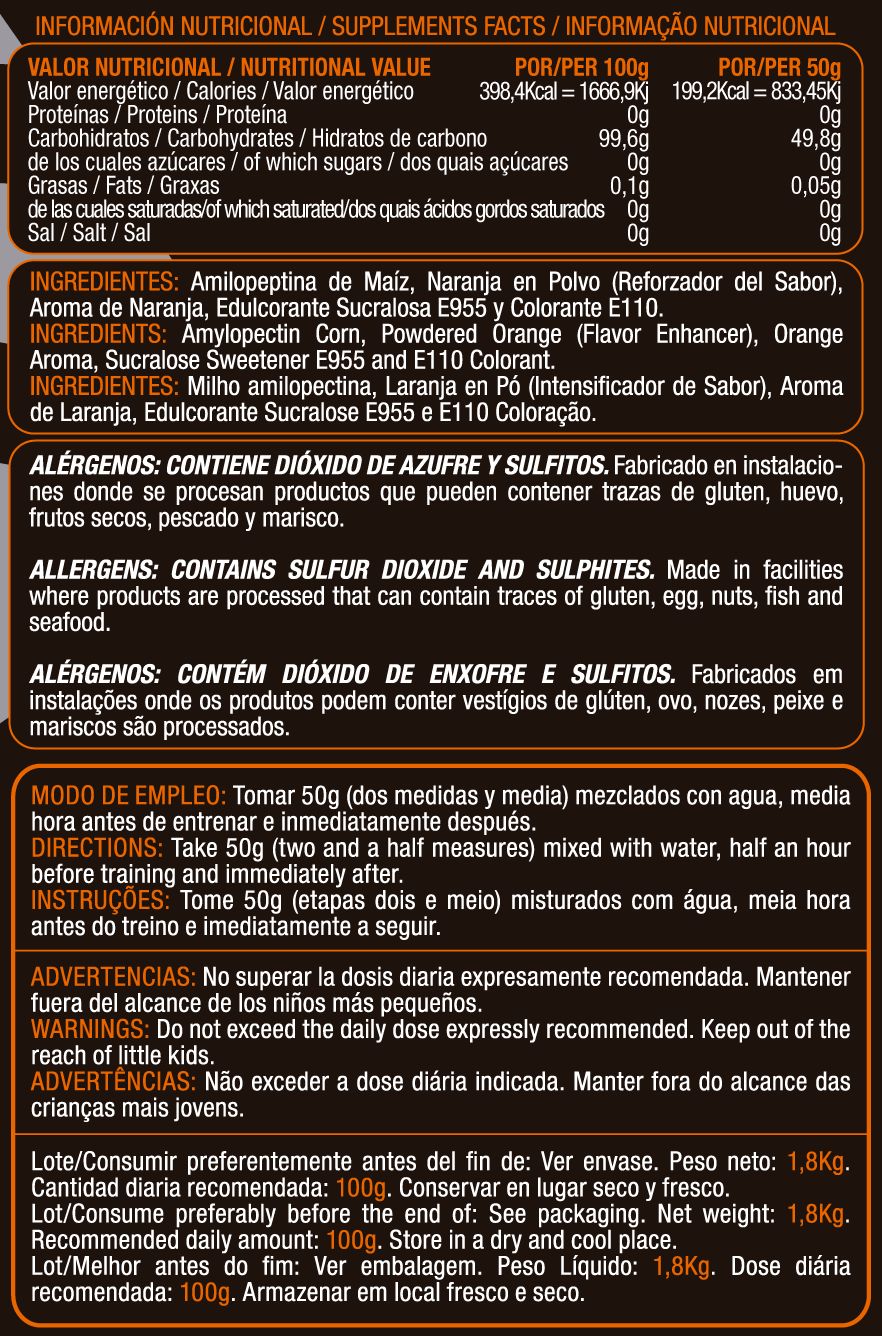 INFORMACIÓN NUTRICIONAL / SUPPLEMENTS FACTS / INFORMAÇÃO NUTRICIONAL

| VALOR NUTRICIONAL / NUTRITIONAL VALUE | POR/PER 100g | POR/PER 50g |
|---|---|---|
| Valor energético / Calories / Valor energético | 398,4Kcal = 1666,9Kj | 199,2Kcal = 833,45Kj |
| Proteínas / Proteins / Proteína | 0g | 0g |
| Carbohidratos / Carbohydrates / Hidratos de carbono | 99,6g | 49,8g |
| de los cuales azúcares / of which sugars / dos quais açúcares | 0g | 0g |
| Grasas / Fats / Graxas | 0,1g | 0,05g |
| de las cuales saturadas/of which saturated/dos quais ácidos gordos saturados | 0g | 0g |
| Sal / Salt / Sal | 0g | 0g |

INGREDIENTES: Amilopeptina de Maíz, Naranja en Polvo (Reforzador del Sabor), Aroma de Naranja, Edulcorante Sucralosa E955 y Colorante E110.
INGREDIENTS: Amylopectin Corn, Powdered Orange (Flavor Enhancer), Orange Aroma, Sucralose Sweetener E955 and E110 Colorant.
INGREDIENTES: Milho amilopectina, Laranja en Pó (Intensificador de Sabor), Aroma de Laranja, Edulcorante Sucralose E955 e E110 Coloração.

ALÉRGENOS: CONTIENE DIÓXIDO DE AZUFRE Y SULFITOS. Fabricado en instalaciones donde se procesan productos que pueden contener trazas de gluten, huevo, frutos secos, pescado y marisco.

ALLERGENS: CONTAINS SULFUR DIOXIDE AND SULPHITES. Made in facilities where products are processed that can contain traces of gluten, egg, nuts, fish and seafood.

ALÉRGENOS: CONTÉM DIÓXIDO DE ENXOFRE E SULFITOS. Fabricados em instalações onde os produtos podem conter vestígios de glúten, ovo, nozes, peixe e mariscos são processados.

MODO DE EMPLEO: Tomar 50g (dos medidas y media) mezclados con agua, media hora antes de entrenar e inmediatamente después.
DIRECTIONS: Take 50g (two and a half measures) mixed with water, half an hour before training and immediately after.
INSTRUÇÕES: Tome 50g (etapas dois e meio) misturados com água, meia hora antes do treino e imediatamente a seguir.

ADVERTENCIAS: No superar la dosis diaria expresamente recomendada. Mantener fuera del alcance de los niños más pequeños.
WARNINGS: Do not exceed the daily dose expressly recommended. Keep out of the reach of little kids.
ADVERTÊNCIAS: Não exceder a dose diária indicada. Manter fora do alcance das crianças mais jovens.

Lote/Consumir preferentemente antes del fin de: Ver envase. Peso neto: 1,8Kg. Cantidad diaria recomendada: 100g. Conservar en lugar seco y fresco.
Lot/Consume preferably before the end of: See packaging. Net weight: 1,8Kg. Recommended daily amount: 100g. Store in a dry and cool place.
Lot/Melhor antes do fim: Ver embalagem. Peso Líquido: 1,8Kg. Dose diária recomendada: 100g. Armazenar em local fresco e seco.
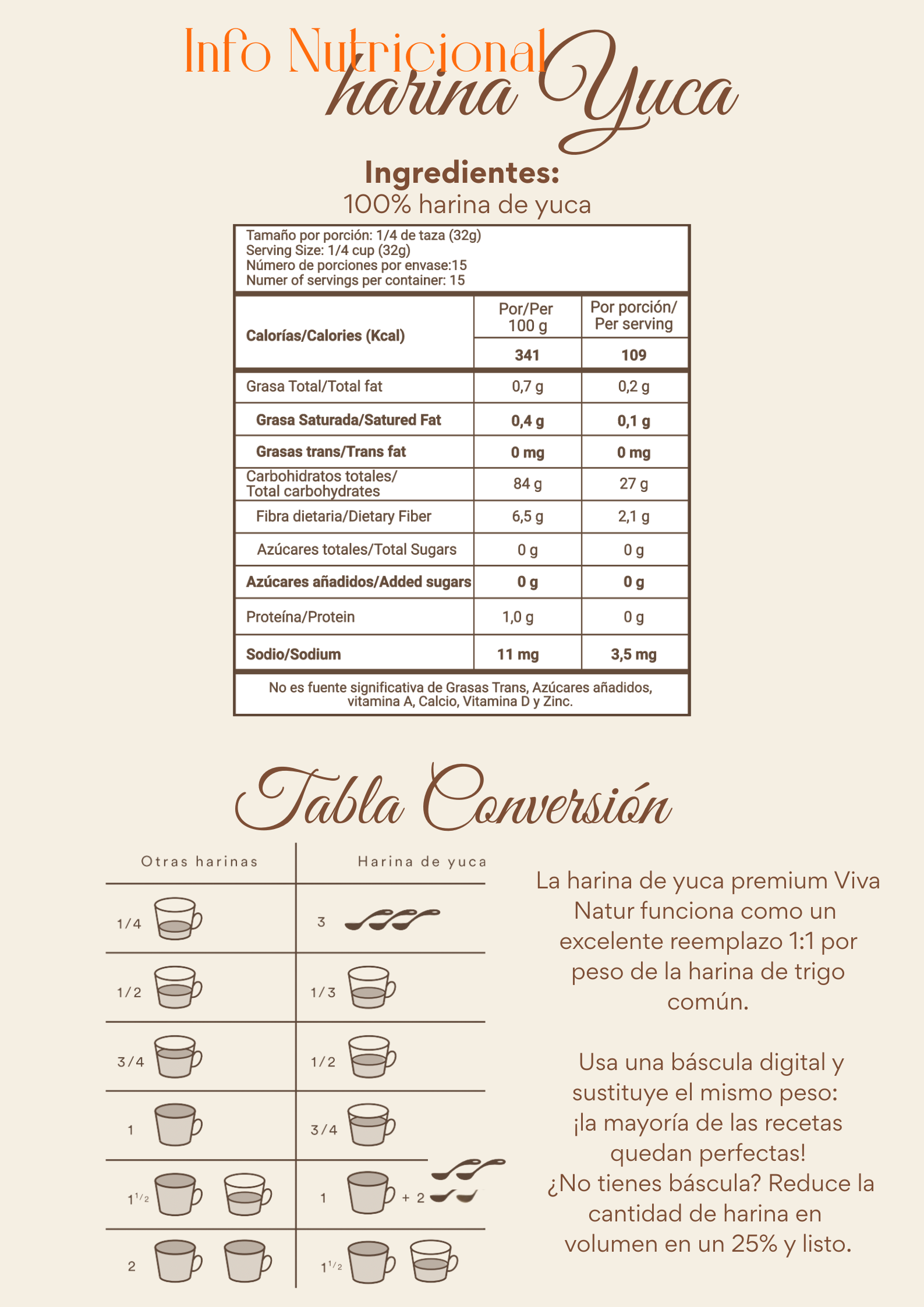 Info Nutricional
harina Yuca

Ingredientes:
100% harina de yuca

Tamaño por porción: 1/4 de taza (32g)
Serving Size: 1/4 cup (32g)
Número de porciones por envase:15
Numer of servings per container: 15

| Calorías/Calories (Kcal) | Por/Per 100 g | Por porción/ Per serving |
|---|---|---|
| | 341 | 109 |
| Grasa Total/Total fat | 0,7 g | 0,2 g |
| Grasa Saturada/Satured Fat | 0,4 g | 0,1 g |
| Grasas trans/Trans fat | 0 mg | 0 mg |
| Carbohidratos totales/ Total carbohydrates | 84 g | 27 g |
| Fibra dietaria/Dietary Fiber | 6,5 g | 2,1 g |
| Azúcares totales/Total Sugars | 0 g | 0 g |
| Azúcares añadidos/Added sugars | 0 g | 0 g |
| Proteína/Protein | 1,0 g | 0 g |
| Sodio/Sodium | 11 mg | 3,5 mg |

No es fuente significativa de Grasas Trans, Azúcares añadidos, vitamina A, Calcio, Vitamina D y Zinc.

Tabla Conversión

| Otras harinas | Harina de yuca |
|---|---|
| 1/4 | 3 |
| 1/2 | 1/3 |
| 3/4 | 1/2 |
| 1 | 3/4 |
| $1^{1/2}$ | 1 + 2 |
| 2 | $1^{1/2}$ |

La harina de yuca premium Viva Natur funciona como un excelente reemplazo 1:1 por peso de la harina de trigo común.

Usa una báscula digital y sustituye el mismo peso: ¡la mayoría de las recetas quedan perfectas! ¿No tienes báscula? Reduce la cantidad de harina en volumen en un 25% y listo.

┄┄┄┄┄┄┄┄┄┄┄┄┄┄┄┄┄┄┄┄

• _TASK GOAL_: Keep both end lines and retype everything in the records above from the line containing "Proteína | 0g | 0g |" through the line containing "ADVERTENCIAS: No superar", exactly, with nothing else.

• _ANSWER TO THIS TASK_:
| Proteínas / Proteins / Proteína | 0g | 0g |
| Carbohidratos / Carbohydrates / Hidratos de carbono | 99,6g | 49,8g |
| de los cuales azúcares / of which sugars / dos quais açúcares | 0g | 0g |
| Grasas / Fats / Graxas | 0,1g | 0,05g |
| de las cuales saturadas/of which saturated/dos quais ácidos gordos saturados | 0g | 0g |
| Sal / Salt / Sal | 0g | 0g |

INGREDIENTES: Amilopeptina de Maíz, Naranja en Polvo (Reforzador del Sabor), Aroma de Naranja, Edulcorante Sucralosa E955 y Colorante E110.
INGREDIENTS: Amylopectin Corn, Powdered Orange (Flavor Enhancer), Orange Aroma, Sucralose Sweetener E955 and E110 Colorant.
INGREDIENTES: Milho amilopectina, Laranja en Pó (Intensificador de Sabor), Aroma de Laranja, Edulcorante Sucralose E955 e E110 Coloração.

ALÉRGENOS: CONTIENE DIÓXIDO DE AZUFRE Y SULFITOS. Fabricado en instalaciones donde se procesan productos que pueden contener trazas de gluten, huevo, frutos secos, pescado y marisco.

ALLERGENS: CONTAINS SULFUR DIOXIDE AND SULPHITES. Made in facilities where products are processed that can contain traces of gluten, egg, nuts, fish and seafood.

ALÉRGENOS: CONTÉM DIÓXIDO DE ENXOFRE E SULFITOS. Fabricados em instalações onde os produtos podem conter vestígios de glúten, ovo, nozes, peixe e mariscos são processados.

MODO DE EMPLEO: Tomar 50g (dos medidas y media) mezclados con agua, media hora antes de entrenar e inmediatamente después.
DIRECTIONS: Take 50g (two and a half measures) mixed with water, half an hour before training and immediately after.
INSTRUÇÕES: Tome 50g (etapas dois e meio) misturados com água, meia hora antes do treino e imediatamente a seguir.

ADVERTENCIAS: No superar la dosis diaria expresamente recomendada. Mantener fuera del alcance de los niños más pequeños.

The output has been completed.